Now, federal officials are seeking public comment on the proposal to have the captive killer whale included in the endangered-species listing for Puget Sound orcas.
Activists consider the announcement Friday by the National Marine Fisheries Service another step toward releasing the whale that was captured in 1970 and is now at the Miami Seaquarium.
The federal government notes in the proposed amendment to the Endangered Species Act listing that releasing Lolita to the wild is not a guaranteed result of this change, because in some cases it’s safer to keep the endangered animal in captivity.
Lolita’s fellow orcas spend most of their time in Washington’s Puget Sound and British Columbia waters. Lolita is a member of the L pod, or family of killer whales.

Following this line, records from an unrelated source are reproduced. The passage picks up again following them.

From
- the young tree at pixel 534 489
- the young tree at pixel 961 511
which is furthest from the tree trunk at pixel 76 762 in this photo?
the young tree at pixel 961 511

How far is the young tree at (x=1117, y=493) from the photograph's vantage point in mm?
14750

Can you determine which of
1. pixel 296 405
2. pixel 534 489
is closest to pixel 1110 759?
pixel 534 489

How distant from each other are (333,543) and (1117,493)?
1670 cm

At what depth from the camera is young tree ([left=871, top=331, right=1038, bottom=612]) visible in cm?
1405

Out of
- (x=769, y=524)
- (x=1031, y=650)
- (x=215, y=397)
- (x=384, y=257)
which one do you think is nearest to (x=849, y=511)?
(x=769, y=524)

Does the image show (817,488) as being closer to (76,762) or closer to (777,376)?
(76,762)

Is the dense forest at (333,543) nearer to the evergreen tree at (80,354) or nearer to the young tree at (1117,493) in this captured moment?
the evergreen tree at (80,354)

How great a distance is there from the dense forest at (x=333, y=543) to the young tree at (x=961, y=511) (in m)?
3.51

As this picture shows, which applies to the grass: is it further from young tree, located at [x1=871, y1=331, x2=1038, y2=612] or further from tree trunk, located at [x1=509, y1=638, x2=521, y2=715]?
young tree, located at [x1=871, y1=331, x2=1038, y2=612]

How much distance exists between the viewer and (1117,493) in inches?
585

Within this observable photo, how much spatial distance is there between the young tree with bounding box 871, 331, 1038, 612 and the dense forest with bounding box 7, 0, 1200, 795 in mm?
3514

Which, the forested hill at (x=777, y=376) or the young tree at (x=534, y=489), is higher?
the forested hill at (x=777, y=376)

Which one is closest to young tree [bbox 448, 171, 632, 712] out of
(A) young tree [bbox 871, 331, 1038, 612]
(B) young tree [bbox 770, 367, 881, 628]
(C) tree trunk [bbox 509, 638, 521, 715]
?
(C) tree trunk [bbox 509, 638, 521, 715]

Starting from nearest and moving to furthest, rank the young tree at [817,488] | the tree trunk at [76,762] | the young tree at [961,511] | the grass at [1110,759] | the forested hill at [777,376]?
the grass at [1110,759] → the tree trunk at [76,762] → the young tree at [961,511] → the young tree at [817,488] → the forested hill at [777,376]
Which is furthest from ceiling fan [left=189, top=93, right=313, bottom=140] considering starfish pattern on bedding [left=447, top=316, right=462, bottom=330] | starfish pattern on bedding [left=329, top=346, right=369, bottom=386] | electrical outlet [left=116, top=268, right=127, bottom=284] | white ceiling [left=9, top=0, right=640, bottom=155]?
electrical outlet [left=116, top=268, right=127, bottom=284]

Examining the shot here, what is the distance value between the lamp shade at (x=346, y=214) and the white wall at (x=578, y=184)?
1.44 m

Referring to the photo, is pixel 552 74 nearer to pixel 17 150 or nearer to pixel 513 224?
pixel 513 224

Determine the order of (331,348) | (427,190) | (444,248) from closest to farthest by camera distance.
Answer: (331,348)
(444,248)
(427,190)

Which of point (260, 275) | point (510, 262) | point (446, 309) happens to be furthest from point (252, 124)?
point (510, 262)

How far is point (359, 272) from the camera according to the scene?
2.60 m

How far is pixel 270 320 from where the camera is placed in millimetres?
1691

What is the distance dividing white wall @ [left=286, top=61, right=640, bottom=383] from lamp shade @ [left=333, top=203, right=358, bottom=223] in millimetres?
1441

The federal government has listed these Southern Resident orcas as endangered species since 2005. The wild population numbers about 85.

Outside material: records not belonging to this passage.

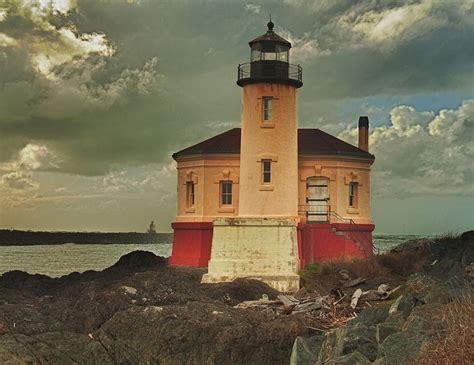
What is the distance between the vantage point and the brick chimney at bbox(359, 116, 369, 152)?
30812mm

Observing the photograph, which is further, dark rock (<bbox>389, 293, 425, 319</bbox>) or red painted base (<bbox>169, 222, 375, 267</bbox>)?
red painted base (<bbox>169, 222, 375, 267</bbox>)

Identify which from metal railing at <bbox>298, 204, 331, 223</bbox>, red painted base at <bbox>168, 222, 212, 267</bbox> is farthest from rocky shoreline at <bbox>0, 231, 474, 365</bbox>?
metal railing at <bbox>298, 204, 331, 223</bbox>

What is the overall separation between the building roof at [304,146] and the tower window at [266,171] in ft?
5.33

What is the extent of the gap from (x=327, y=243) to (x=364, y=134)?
532 centimetres

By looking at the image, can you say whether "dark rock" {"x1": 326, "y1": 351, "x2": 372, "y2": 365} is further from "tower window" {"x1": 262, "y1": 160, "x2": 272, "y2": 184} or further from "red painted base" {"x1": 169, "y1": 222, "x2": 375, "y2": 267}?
"tower window" {"x1": 262, "y1": 160, "x2": 272, "y2": 184}

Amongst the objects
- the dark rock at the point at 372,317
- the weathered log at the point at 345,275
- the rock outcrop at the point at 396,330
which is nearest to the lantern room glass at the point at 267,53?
the weathered log at the point at 345,275

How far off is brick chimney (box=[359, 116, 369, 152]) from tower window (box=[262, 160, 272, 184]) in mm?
4941

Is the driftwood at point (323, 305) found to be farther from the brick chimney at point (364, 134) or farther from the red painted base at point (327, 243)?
the brick chimney at point (364, 134)

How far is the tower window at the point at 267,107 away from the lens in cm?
2709

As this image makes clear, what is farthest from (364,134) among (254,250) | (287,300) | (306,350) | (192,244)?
(306,350)

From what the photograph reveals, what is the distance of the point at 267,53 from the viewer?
→ 1088 inches

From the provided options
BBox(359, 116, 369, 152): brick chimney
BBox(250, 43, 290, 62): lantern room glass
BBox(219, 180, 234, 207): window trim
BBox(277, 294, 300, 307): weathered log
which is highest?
BBox(250, 43, 290, 62): lantern room glass

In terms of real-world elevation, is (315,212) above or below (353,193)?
below

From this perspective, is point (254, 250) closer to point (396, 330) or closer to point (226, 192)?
point (226, 192)
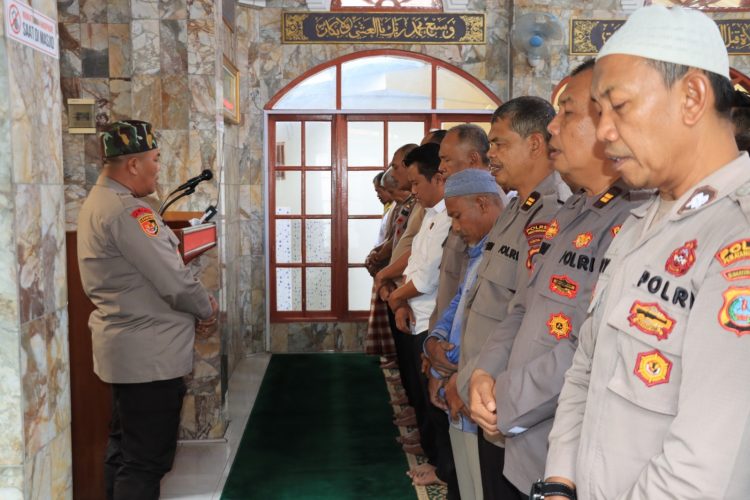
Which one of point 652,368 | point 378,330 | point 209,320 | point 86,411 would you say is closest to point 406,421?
point 378,330

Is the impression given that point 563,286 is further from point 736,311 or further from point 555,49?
point 555,49

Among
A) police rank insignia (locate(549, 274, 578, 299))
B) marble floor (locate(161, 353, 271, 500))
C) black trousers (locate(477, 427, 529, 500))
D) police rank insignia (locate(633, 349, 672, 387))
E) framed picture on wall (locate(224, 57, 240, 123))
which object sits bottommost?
marble floor (locate(161, 353, 271, 500))

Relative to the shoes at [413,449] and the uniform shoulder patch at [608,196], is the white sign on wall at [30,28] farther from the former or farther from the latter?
the shoes at [413,449]

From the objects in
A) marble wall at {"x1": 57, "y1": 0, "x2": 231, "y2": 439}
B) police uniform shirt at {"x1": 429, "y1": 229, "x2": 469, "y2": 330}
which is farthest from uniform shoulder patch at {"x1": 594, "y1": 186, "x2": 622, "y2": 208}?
marble wall at {"x1": 57, "y1": 0, "x2": 231, "y2": 439}

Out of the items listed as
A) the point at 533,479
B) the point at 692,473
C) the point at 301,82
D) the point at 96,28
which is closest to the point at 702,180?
the point at 692,473

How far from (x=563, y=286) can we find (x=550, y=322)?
0.31ft

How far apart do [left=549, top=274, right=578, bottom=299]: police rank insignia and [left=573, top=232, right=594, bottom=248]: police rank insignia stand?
0.25ft

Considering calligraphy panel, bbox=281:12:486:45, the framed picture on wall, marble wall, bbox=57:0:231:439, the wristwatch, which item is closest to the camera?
the wristwatch

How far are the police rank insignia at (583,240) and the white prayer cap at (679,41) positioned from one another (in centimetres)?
54

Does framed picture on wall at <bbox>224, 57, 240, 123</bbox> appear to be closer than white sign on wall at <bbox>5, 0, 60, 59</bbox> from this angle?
No

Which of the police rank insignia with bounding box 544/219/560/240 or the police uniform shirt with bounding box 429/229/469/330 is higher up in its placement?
the police rank insignia with bounding box 544/219/560/240

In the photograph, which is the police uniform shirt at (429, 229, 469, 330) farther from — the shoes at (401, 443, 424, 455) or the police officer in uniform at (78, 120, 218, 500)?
the shoes at (401, 443, 424, 455)

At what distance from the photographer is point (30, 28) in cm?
168

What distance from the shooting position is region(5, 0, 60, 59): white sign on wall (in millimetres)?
1579
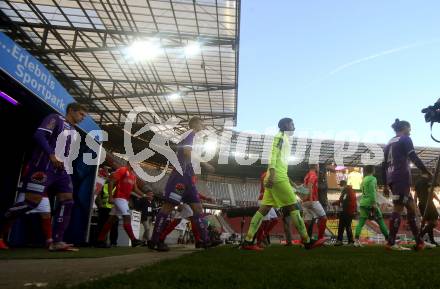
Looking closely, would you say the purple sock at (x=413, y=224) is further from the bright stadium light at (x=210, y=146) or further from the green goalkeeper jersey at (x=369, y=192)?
the bright stadium light at (x=210, y=146)

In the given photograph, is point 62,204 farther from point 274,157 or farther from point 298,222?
point 298,222

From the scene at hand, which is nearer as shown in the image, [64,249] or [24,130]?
[64,249]

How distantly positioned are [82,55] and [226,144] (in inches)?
850

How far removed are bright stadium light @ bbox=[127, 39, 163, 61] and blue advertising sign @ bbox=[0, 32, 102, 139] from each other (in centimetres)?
1044

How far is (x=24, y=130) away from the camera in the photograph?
748cm

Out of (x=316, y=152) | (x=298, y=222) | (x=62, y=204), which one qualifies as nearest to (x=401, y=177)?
(x=298, y=222)

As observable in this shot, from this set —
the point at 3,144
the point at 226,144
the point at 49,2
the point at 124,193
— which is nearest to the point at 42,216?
the point at 124,193

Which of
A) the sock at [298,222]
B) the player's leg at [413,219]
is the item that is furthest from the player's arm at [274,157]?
the player's leg at [413,219]

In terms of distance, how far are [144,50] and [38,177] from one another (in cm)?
1351

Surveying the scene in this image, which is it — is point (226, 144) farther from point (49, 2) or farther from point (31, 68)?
point (31, 68)

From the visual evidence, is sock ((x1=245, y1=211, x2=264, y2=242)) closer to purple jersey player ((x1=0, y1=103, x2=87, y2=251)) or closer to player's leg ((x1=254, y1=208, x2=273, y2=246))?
player's leg ((x1=254, y1=208, x2=273, y2=246))

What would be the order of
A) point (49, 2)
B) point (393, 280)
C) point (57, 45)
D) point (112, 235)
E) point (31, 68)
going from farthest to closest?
point (57, 45)
point (49, 2)
point (112, 235)
point (31, 68)
point (393, 280)

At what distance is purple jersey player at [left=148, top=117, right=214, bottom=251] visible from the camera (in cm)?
566

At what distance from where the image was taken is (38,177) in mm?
4746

People for the Ethical Treatment of Animals, Orca Network and other animal-rights groups filed a petition to encourage a rule change.
“Lolita should never have been excluded from the Endangered Species Act in the first place, and now the government has righted that wrong,” said Jeffrey Kerr, general counsel to PETA in a statement.
Steven Wells, executive director of the Animal Legal Defense Fund, said his group and others are doing everything they can to get Lolita back to her family and her habitat.